Given data ▸

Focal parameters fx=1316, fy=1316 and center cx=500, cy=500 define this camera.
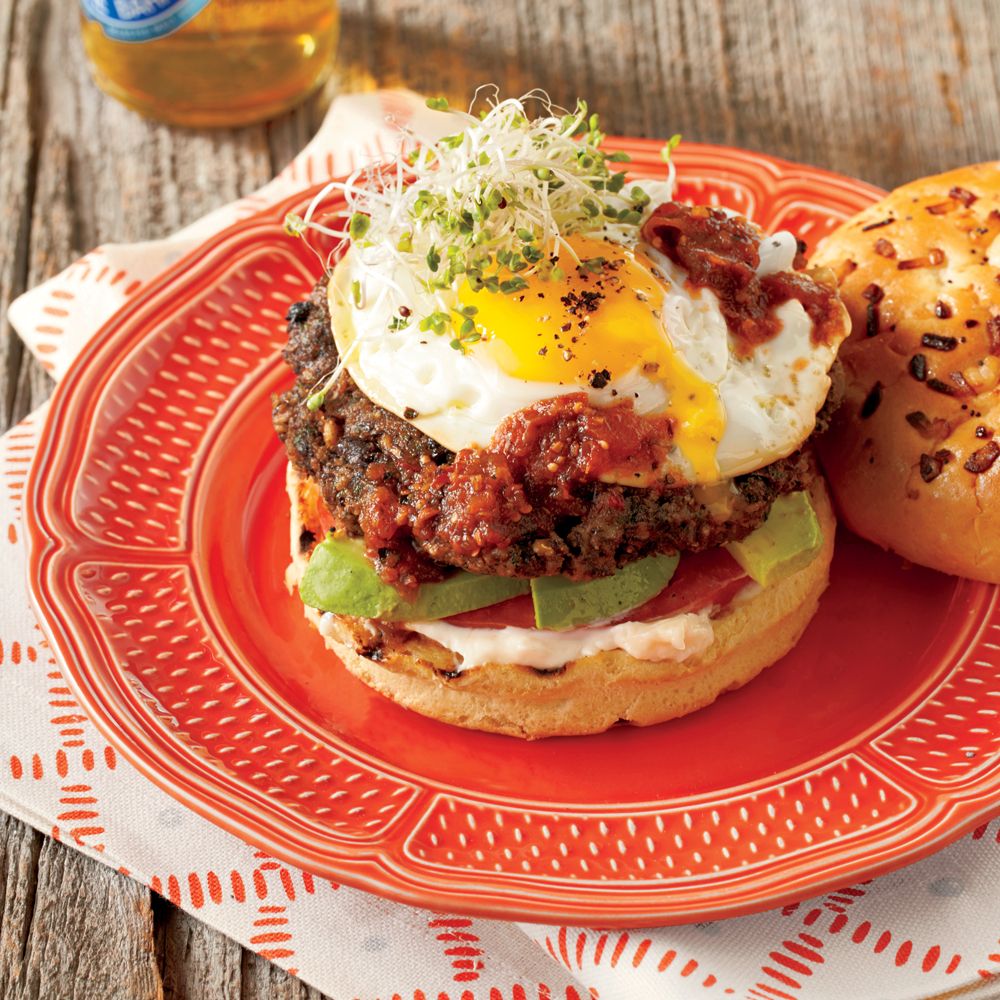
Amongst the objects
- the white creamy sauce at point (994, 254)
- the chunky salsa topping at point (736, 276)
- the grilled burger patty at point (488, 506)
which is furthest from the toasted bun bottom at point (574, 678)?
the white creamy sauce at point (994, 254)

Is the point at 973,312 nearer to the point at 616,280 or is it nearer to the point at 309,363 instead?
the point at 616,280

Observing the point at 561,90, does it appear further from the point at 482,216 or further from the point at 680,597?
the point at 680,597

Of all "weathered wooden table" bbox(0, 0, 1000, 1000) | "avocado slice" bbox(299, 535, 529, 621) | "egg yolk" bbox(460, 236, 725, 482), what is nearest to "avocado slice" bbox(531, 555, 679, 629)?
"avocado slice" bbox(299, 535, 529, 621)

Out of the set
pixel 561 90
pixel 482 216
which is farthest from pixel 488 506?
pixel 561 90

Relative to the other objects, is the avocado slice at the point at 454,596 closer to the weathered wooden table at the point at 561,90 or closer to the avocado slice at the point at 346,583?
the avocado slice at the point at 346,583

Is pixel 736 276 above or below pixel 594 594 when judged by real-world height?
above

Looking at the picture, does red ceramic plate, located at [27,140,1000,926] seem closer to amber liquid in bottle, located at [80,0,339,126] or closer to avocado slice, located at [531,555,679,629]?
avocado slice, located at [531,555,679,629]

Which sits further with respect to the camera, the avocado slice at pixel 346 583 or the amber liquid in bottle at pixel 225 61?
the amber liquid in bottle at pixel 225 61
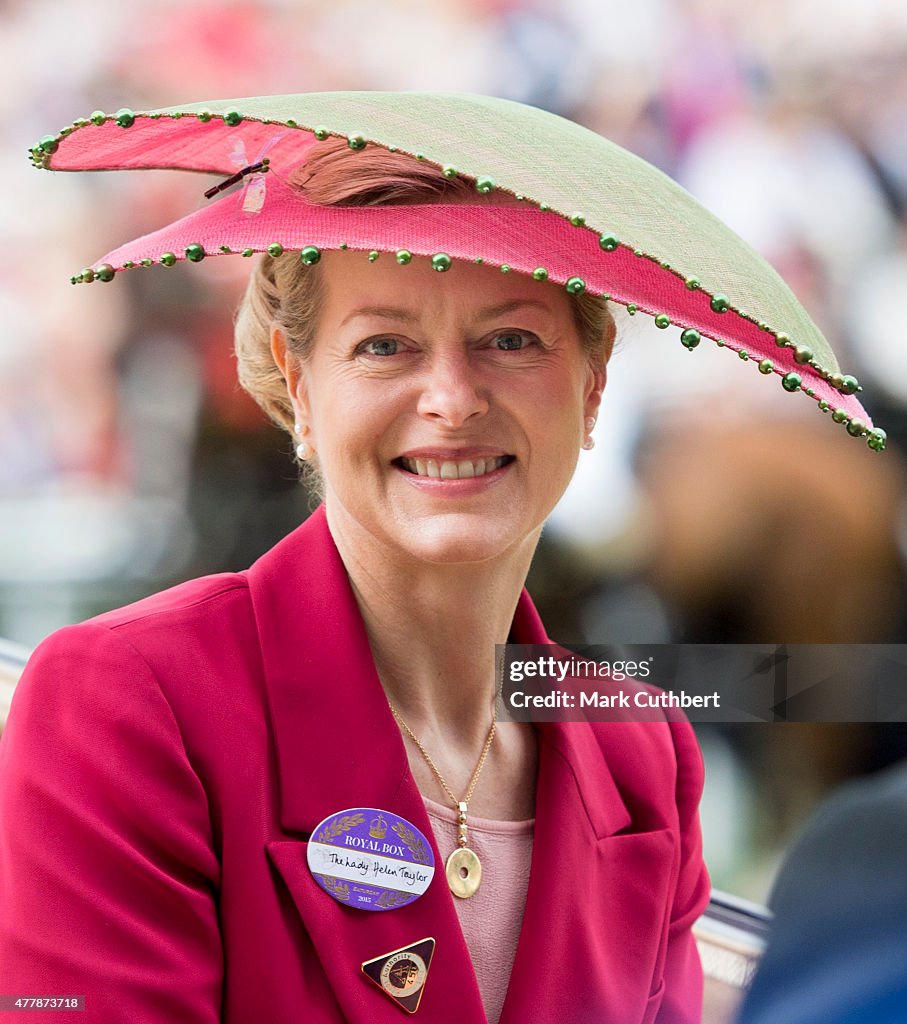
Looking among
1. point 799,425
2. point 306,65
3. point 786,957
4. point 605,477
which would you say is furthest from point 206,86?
...
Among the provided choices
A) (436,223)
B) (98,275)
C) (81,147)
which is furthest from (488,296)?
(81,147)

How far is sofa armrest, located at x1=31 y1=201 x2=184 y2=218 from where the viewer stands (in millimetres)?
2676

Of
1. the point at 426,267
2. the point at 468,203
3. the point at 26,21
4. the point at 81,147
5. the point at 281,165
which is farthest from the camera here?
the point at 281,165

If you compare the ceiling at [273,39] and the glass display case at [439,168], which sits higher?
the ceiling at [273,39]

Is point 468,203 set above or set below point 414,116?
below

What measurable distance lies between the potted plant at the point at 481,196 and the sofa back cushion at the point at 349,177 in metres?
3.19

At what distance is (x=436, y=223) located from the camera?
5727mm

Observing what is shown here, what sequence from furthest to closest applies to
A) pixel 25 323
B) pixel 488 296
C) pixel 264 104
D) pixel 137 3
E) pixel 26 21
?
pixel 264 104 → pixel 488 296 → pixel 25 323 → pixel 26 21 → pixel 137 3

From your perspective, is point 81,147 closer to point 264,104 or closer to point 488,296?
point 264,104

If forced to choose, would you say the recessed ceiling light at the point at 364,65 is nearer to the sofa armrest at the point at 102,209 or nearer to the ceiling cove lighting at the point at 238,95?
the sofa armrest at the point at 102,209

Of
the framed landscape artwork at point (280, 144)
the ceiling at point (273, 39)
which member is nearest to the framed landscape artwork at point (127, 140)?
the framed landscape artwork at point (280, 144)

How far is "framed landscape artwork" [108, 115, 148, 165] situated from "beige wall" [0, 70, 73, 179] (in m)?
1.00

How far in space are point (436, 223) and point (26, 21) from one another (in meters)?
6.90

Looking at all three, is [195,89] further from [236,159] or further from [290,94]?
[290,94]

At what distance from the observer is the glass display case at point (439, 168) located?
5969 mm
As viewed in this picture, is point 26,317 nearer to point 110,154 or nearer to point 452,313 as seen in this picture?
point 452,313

What to do ▸ Present the part that opens with the line containing "Which sits further" and closes with the line containing "which would you" as a Markdown table with the columns Number and Line, giving each line its own numbered row, omitting blank lines, and leaving out the pictures.

Result ▸
| Number | Line |
|---|---|
| 1 | Which sits further with respect to the camera, the avocado slice at pixel 346 583 or the amber liquid in bottle at pixel 225 61? |
| 2 | the amber liquid in bottle at pixel 225 61 |
| 3 | Looking among |
| 4 | 1. point 799,425 |
| 5 | 2. point 306,65 |
| 6 | 3. point 786,957 |
| 7 | 4. point 605,477 |
| 8 | which would you say is furthest from point 206,86? |